轰!
轰!
5架长筒炮车,在短暂的慌乱之后,火炮手与弹药手意识到自己插不上手,在炮队指挥的呼喝中,重新启动了炮轰城墙的节奏。
事关整个攻防的胜负点,拖延时间就是葬送胜机,炮队指挥心里很清楚这个逻辑,完成自己的任务要紧,至于炮车是否会被炸坏,那是救援部队的事。
呼——!
城墙后方20支长箭如期而至,落进了琅塬2支拦截轻骑小队中间。
2骑中箭落马,3匹角马受伤,稍微迟滞了一下速度。
呼——!
琅塬方第二轮数十支长箭,或直线奔袭,或从高空坠落,对冲刺了近400米的13骑造成伤害。
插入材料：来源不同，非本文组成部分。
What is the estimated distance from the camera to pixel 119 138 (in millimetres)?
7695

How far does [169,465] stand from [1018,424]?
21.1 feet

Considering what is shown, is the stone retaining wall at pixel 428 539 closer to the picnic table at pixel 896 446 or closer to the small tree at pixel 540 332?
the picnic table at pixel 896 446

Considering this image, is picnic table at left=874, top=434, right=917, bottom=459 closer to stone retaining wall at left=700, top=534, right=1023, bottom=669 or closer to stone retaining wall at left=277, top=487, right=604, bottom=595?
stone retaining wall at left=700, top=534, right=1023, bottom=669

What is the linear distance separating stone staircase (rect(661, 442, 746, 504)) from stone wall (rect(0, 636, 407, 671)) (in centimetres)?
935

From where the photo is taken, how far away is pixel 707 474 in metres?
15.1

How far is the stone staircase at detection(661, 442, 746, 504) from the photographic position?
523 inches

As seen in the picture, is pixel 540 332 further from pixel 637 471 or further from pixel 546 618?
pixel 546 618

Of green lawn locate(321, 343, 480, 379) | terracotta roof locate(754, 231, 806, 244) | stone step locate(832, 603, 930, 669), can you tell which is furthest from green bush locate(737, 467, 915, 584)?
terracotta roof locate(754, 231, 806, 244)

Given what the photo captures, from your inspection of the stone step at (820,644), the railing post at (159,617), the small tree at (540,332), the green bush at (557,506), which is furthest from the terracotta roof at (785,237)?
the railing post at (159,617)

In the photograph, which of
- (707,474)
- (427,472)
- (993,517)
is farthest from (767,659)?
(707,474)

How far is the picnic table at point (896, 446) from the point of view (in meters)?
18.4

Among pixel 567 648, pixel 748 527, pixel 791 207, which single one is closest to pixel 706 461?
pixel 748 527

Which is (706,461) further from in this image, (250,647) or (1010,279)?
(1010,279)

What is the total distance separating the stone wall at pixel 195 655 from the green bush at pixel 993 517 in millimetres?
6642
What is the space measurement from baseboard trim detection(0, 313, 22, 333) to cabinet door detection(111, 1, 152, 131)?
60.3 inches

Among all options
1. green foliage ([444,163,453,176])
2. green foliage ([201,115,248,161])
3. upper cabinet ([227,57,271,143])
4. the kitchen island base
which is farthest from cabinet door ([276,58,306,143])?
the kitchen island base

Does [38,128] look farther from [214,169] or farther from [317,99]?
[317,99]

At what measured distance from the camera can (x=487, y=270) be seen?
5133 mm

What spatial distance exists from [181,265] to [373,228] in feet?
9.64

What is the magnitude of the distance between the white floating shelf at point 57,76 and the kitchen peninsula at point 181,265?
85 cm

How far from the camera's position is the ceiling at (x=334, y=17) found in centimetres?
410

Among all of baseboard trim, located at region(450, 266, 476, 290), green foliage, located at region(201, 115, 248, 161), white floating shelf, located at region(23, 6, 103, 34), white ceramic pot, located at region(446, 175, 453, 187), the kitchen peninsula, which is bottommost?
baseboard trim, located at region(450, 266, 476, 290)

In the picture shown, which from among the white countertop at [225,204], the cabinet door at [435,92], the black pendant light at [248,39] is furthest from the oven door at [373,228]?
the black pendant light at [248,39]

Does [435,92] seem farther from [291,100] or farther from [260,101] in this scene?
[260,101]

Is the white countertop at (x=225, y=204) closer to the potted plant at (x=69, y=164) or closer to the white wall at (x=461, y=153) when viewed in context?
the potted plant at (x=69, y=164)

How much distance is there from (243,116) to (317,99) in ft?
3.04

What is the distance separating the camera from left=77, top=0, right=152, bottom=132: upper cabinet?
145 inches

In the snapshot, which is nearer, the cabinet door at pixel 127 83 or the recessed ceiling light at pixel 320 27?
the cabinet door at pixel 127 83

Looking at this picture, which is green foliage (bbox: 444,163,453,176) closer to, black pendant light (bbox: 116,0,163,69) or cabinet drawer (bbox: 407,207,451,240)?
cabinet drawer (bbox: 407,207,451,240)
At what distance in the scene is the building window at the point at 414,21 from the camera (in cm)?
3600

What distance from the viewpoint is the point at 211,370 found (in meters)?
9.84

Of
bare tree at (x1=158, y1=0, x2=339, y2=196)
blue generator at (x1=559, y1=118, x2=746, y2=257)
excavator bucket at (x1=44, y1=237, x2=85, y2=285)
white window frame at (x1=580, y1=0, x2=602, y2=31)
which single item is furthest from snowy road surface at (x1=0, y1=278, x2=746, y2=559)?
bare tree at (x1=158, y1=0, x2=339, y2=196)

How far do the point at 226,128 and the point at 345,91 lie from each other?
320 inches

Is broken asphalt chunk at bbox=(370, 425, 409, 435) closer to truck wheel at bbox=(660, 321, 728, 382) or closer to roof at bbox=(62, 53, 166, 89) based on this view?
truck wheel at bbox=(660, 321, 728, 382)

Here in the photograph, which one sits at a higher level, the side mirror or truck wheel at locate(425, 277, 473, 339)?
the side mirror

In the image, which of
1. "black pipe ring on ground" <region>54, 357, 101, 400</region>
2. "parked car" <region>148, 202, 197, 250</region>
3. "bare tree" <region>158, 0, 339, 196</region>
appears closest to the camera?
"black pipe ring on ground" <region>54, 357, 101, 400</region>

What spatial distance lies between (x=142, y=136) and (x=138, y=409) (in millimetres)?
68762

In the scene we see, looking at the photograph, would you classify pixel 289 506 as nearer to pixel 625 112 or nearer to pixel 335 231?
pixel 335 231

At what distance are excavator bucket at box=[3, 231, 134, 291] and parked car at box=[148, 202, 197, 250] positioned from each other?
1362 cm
锋利带毒的箭矢,又快又狠又准,无孔不入地钻入己方骑兵铠甲,透过缝隙钉进了骨肉。
这种长箭,冲击力强横,造成的杀伤性最大。
要害中箭的骑兵,倒地后再也站不起来了。
鲜血,顺着伤口流出,染红了士兵的身体。
只能前进,无法后退,负伤的骑兵,凭借意志与余力,向前冲锋。
以快对快,以快打快,开始了殊死比拼。
短短几十秒,城墙方仅余6骑还在奔跑,余下的全靠双腿发力了。
中箭倒地的角马,悲鸣着挣扎起身,一瘸一拐地向东逃离。
牧良透过望远筒,密切关注突击进展。
一分钟不到时间,第一轻骑小队就死伤了5人,能够跑动的只有14人,离最近的目标还有350米。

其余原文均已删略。